Under the Freedom of Information Act 1982, or FOI for short, anyone, anywhere in the world can ask Australian public authorities for information in their custody. This can be information they hold in all the various forms that takes, such as documents on paper, held electronically, pictures, sound recordings or video. By law the authority must respond to that request either providing the information requested, or else it must give a valid legal reason why it must be kept confidential.
It took 10 years and dedication on the part of those who worked behind the scenes to bring Freedom of Information Act 1982. 30 years later, from a bustling population of well over 22 million people, only 4,000 Freedom of Information requests were made for non-personal information in Australia this year. That’s not because all the information people want access to has already been made public, and here at the OpenAustralia Foundation, we think one reason for this low number of requests made in the public interest is that people think it’s hard to do.
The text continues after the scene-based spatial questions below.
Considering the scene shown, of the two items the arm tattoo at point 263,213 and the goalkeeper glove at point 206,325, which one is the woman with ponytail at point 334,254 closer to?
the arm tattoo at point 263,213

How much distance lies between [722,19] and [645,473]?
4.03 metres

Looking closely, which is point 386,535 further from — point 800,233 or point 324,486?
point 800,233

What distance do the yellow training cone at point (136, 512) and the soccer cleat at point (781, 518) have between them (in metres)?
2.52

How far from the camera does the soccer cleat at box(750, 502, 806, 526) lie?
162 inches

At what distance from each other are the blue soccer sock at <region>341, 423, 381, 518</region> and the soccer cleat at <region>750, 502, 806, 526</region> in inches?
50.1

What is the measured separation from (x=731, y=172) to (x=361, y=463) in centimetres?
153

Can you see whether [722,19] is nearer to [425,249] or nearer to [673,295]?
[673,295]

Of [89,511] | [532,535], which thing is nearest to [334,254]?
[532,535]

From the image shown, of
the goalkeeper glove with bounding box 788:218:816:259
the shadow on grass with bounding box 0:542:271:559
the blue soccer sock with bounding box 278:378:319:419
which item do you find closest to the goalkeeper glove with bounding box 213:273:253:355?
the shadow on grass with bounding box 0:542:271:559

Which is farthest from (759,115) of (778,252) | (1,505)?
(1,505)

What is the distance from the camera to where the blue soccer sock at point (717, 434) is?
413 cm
Right To Know is set to put a big welcome mat outside the door to information requests, as we remind everyone that our democracy includes this right of access to information held by public authorities, and that its really not so hard to put in your request.
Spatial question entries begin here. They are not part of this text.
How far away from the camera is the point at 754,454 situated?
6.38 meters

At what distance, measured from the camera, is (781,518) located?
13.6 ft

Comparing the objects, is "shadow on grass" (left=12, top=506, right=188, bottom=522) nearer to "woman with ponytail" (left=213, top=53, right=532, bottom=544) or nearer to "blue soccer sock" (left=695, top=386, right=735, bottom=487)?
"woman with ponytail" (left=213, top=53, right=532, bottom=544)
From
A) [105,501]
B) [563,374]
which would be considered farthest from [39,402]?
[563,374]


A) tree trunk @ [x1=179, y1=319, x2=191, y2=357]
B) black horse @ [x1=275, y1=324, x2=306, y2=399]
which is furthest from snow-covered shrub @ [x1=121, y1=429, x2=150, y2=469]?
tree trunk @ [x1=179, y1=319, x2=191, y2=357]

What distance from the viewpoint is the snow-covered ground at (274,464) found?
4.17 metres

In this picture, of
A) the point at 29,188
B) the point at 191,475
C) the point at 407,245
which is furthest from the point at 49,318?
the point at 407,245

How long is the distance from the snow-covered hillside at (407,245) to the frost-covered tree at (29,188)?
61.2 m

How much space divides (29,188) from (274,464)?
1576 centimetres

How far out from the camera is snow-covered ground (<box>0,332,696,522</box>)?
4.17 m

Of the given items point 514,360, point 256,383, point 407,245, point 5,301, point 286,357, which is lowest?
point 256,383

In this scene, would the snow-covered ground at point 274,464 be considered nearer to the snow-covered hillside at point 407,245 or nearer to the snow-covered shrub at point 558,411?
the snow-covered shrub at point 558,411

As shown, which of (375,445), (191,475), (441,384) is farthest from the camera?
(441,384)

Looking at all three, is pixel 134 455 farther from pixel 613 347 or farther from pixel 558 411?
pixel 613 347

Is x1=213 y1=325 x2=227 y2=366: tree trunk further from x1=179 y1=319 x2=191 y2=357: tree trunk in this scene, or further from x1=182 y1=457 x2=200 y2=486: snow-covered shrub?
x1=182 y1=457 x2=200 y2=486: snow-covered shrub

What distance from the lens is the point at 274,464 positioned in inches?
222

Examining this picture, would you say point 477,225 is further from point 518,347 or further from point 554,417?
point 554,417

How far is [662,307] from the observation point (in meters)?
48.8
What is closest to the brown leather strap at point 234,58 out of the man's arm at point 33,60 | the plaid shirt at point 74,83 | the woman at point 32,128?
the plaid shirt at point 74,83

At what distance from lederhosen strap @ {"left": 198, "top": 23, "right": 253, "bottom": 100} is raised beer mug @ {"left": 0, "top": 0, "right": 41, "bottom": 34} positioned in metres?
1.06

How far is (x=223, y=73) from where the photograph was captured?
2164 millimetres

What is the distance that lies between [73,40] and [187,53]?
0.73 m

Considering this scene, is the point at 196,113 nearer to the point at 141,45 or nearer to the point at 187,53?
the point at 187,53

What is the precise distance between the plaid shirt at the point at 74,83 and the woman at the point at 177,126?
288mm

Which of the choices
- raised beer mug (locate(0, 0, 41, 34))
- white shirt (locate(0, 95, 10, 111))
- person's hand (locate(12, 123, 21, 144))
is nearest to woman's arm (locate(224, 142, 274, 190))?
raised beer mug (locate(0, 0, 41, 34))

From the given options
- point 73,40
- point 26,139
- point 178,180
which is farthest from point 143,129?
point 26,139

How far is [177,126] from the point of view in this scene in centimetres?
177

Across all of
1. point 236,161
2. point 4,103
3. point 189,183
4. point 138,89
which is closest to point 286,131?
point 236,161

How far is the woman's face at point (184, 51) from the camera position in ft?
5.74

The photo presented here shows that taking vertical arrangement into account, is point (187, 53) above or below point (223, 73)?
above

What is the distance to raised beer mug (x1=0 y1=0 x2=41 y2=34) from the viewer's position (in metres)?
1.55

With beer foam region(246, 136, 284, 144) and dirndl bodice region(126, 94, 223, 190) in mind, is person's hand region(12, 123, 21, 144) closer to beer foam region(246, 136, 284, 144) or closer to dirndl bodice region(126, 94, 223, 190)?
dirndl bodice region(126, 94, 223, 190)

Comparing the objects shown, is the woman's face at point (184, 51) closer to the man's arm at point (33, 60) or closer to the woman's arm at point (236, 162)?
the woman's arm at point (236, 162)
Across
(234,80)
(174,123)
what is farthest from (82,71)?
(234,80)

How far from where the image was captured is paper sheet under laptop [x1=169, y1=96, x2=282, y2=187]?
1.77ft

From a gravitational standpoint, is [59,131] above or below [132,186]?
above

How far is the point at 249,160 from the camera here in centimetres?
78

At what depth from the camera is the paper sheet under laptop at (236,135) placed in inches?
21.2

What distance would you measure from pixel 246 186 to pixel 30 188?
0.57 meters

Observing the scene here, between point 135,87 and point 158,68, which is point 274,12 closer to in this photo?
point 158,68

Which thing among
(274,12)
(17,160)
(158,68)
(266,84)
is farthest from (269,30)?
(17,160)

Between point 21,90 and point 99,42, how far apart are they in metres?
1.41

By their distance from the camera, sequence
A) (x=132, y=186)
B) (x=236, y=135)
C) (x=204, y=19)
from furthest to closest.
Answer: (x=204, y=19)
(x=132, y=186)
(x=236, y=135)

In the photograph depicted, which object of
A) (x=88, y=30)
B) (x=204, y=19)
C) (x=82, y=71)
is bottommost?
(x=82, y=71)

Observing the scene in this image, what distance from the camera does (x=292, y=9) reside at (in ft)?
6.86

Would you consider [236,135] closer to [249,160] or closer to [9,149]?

Right To Know aims to make it easier for everyone to make requests in a few different ways.
- Helping you make your successful request is the main focus of the site
- Bringing all the authorities together saves time, you don’t have to trawl the web for the right authority first
- To make the process easier to understand, it uses plain english
- To get a feeling for the scope, wording of successful requests, it offers you dynamic search for related requests so you can see how others have done it
- Clearly communicates your rights of access
- Guidance appears as and when you need it to keep the request flowing through Right to Know and the Public Authority to whom your request is being made
What people have said about Right To Know
…the Senate…congratulates the Foundation for its ‘Right to Know’ initiative which will further improve access to government held information
We are very pleased to be supporting http://www.righttoknow.org.au
It’s the first “demand side” initiative in decades.